I assume you mean this person:
Yes.
[b]Gary
gjs4262@aol.com
Most striking points are flag blowing
An engineer who apparently knows nothing of inertia?
or this person:
Hadn't seen this one.
donalw@freesurf.ch
So 30 years ago we were landing a vehicles 5 times the weight of a Toyota Land cruiser on the moon ...
Are they making Land Cruisers out of papier-mache these days?
I don't have one of them, but I have a Ford SUV that weighs about 5,800 pounds dry, and that's almost exactly twice the landing weight in lunar gravity of the typical Apollo lunar module.
... and we seem to have problems landing a little craft on Mars today.
Gee, I wonder if there are any differences we could identify? How about, say, an onboard expert human pilot? Let this guy invent a car that can be driven at 200 mph into a garage by delayed remote control and then talk about the comparison.
In engineering terms 30 years ago was prehistoric.
Not really. The F-14 Tomcat and the Boeing B-747 were designed almost concurrently with the Apollo lunar module, and we still use that technology. I strongly dispute this opinion.
They had almost zero computing power whatever
Largely irrelevant. The Eiffel Tower is considered an engineering marvel, and it was done without computers at all. The Norden bombsight is an engineering marvel and it wasn't a computer. I used to have in my collection an old artillery trajectory computer from an army tank. It's a simple set of geared knobs and dials. Of course the M-1 Abrams uses very sophisticated techniques for aiming its weapon, but that doesn't mean we couldn't hit targets with knobs and dials.

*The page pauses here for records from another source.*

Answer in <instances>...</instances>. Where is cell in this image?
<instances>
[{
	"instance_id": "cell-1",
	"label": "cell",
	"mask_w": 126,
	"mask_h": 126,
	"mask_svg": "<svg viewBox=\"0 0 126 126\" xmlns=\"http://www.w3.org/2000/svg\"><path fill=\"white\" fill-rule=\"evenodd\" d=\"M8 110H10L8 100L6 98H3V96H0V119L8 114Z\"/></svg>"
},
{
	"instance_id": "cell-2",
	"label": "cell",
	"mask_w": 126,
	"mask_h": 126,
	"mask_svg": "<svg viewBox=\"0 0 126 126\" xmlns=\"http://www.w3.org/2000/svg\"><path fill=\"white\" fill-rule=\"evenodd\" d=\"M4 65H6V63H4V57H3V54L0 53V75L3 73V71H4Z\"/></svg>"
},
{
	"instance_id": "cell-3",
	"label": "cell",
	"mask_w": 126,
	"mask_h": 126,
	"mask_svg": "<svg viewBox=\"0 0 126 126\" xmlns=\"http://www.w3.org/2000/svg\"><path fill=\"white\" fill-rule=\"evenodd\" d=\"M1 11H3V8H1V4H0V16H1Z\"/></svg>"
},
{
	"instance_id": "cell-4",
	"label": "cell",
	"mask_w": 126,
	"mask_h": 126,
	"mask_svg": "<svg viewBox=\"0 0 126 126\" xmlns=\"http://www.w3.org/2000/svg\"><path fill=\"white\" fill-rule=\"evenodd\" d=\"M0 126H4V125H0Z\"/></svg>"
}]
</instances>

You can tell this guy must be fairly young. People today can't imagine how we ever got along without our multi-gigahertz computers. Just because we do it with computers today doesn't mean it was impossible without computers. Just because engineering today is inseparable from computer-aided design, computer-aided manufacture, and computer-aided operation doesn't mean we didn't know how to do things before computers.

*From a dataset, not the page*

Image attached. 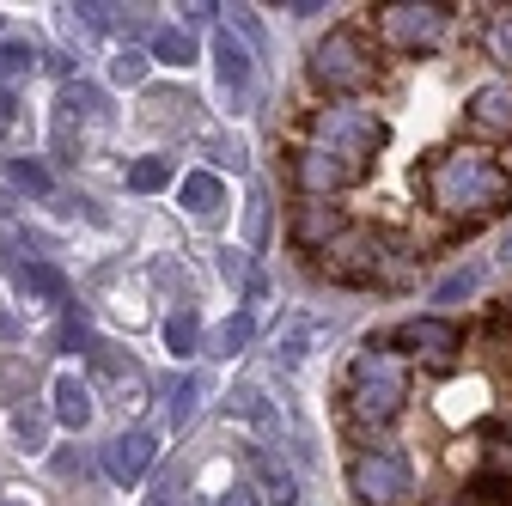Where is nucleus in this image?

Besides, at any given point in time people have said that the computing power of yesteryear was practically useless. I can remember when the Intel 386 was going to take computing to a whole new level, and now we use that thing for microcontrollers.
So where was all the money really spent
Well, according to the public books of Grumman, Boeing, North American, and other companies, it was used to buy their hardware.
a link to the NASA page where the originals are held
The "originals" are not on a "page" anywhere. Another indication of relative youth. I'm not trying to rag on the young. But certain young people do rather humorously think they know everything. It's often interesting to hear them tell us how we couldn't do anything before the advent of certain modern conveniences.